Ocrocis - how it works

How it works

Workflow

There are five (and a half) commands:

Project initialization
1. ocrocis convert - convert a PDF file or a set of images to binary PNG images
2. ocrocis burst - segment each binary page image into a directory of line images
Iteration
1. ocrocis next - initialize the next project iteration
2. ocrocis train - prepare and run training
3. ocrocis predict --errors - run predictions and evaluations on annotated data
Model application
1. ocrocis predict --dir [directory] - run predictions on unannotated data

Each command may or may not require some preparation (e.g. cropping images or annotating lines). See the documentation for further details.

Output flow

Ocrocis itself is silent by default. All native Ocropus output is printed to standard output for convenient logging (e.g. with > logfile.txt).

Use --verbose to print verbose information to standard error (2>).

Project architecture

Data is structured

Ocrocis works on a fixed directory structure that allows it to efficiently manage the data generated in the training process:

book repository with pages and line images
iterations
- for each iteration: annotation set, annotation HTML, models
training set
test set

Data is linked

Ocrocis uses hardlinks to consolidate data between the book repository, annotation sets, trainings sets and test sets. Data is always linked to its source directory, never copied. This avoids redundant disk usage.

There are two kinds of source directories:

book: Original pages and line images, linked to by annotation, training and test
annotation (for each iteration): Original ground truths, linked to by training and test

The link structure is tree-like, analog to the directory structure, not chain-like. Each link points to the original data.

Data is unique

Note: this is only valid for Linux systems. On OS X, data has to be copied due to Docker restrictions on hardlinking outside the docker container.

Changes to files (including links) anywhere in the link tree are reflected in the source directory. This is especially useful if you wish to modify the images (e.g. by cropping) at some iteration in the training process. The changes are reflected everywhere in the project.

Data is safe

The link structure also allows you to safely delete any link in the tree. The original data is kept, as long as there is still at least one link somewhere in the project. (Note that technically, the original data in book are also just links.)
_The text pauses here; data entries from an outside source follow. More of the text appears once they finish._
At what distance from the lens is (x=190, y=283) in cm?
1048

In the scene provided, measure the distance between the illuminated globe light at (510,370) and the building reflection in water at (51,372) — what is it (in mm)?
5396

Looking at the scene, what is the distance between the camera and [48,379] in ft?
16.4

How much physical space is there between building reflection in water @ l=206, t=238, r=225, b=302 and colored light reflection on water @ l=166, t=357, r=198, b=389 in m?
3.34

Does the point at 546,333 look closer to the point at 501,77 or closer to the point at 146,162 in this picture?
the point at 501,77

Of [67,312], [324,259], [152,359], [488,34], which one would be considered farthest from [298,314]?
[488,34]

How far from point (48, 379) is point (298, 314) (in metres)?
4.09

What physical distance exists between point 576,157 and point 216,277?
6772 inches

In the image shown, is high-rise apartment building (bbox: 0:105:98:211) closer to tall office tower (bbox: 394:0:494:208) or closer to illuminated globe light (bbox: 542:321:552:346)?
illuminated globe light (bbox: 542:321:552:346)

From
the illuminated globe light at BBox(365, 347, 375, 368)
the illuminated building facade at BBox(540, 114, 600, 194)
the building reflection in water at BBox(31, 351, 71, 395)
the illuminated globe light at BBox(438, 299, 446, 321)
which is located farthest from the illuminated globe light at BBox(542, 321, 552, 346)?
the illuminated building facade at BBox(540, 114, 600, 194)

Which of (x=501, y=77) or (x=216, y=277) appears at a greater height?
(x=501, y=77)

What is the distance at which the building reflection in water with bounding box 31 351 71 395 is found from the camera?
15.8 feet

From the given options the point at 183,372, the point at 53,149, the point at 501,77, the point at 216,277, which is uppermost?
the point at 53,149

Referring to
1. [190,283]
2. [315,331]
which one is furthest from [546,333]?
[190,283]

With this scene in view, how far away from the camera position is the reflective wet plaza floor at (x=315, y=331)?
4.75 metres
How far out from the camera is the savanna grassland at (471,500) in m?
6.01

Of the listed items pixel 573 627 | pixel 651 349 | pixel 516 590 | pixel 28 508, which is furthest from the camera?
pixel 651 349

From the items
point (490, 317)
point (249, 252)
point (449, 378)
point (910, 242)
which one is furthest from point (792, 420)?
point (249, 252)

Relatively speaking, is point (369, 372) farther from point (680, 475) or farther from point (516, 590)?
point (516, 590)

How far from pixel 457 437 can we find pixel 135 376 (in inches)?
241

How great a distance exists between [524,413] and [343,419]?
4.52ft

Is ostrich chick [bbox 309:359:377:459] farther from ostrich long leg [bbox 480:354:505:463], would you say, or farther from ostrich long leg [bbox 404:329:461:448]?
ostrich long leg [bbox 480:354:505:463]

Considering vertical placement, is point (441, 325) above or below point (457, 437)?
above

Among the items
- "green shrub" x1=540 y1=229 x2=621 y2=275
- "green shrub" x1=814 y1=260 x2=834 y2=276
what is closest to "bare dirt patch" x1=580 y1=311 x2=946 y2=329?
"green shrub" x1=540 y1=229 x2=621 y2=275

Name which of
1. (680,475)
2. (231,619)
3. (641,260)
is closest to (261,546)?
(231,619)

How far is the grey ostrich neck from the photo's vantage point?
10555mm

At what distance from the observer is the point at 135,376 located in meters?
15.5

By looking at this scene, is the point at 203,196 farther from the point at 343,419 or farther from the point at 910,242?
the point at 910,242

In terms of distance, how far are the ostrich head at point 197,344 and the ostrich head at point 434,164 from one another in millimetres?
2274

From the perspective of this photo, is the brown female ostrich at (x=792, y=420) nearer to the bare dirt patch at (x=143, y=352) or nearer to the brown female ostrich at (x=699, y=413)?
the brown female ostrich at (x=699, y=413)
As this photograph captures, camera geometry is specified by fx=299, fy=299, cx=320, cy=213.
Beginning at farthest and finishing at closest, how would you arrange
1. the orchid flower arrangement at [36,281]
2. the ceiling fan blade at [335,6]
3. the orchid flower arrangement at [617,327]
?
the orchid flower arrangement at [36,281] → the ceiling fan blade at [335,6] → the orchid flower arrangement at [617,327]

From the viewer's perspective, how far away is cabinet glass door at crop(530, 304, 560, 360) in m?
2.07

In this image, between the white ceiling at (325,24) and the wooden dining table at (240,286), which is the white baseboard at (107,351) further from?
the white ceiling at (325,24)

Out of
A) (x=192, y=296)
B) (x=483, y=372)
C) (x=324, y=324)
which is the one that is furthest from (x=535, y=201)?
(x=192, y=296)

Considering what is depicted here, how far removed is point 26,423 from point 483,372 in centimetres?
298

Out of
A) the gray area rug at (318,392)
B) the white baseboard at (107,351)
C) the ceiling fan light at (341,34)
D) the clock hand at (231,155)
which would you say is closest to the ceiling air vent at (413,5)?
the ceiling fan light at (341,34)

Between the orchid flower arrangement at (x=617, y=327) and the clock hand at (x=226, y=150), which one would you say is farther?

This tree shows a part of an example project with two pages used for training and testing.

home
  ├── book
  │    ├── [original page images]
  │    ├── 0001
  │    │    └── [original line images]
  │    ├── 0002
  │    │    └── [original line images]
  │    └── ...
  │
  ├── iterations
  │    ├── 01
  │    │    ├── annotation
  │    │    │    ├── 0001
  │    │    │    │    ├── [links to line images in book]
  │    │    │    │    └── [original ground truths]
  │    │    │    ├── 0002
  │    │    │    │    ├── [links to line images in book]
  │    │    │    │    └── [original ground truths]
  │    │    │    └── ...
  │    │    ├── models
  │    │    │    └── [model files]
  │    │    └── index.html
  │    ├── 02
  │    │    └── ...
  │    └── ...
  │
  ├── training
  │    ├── 0001
  │    │    ├── [links to line images in book]
  │    │    └── [links to ground truths in annotation]
  │    └── ...
  │
  └── test
       ├── 0002
       │    ├── [links to line images in book]
       │    └── [links to ground truths in annotation]
       └── ...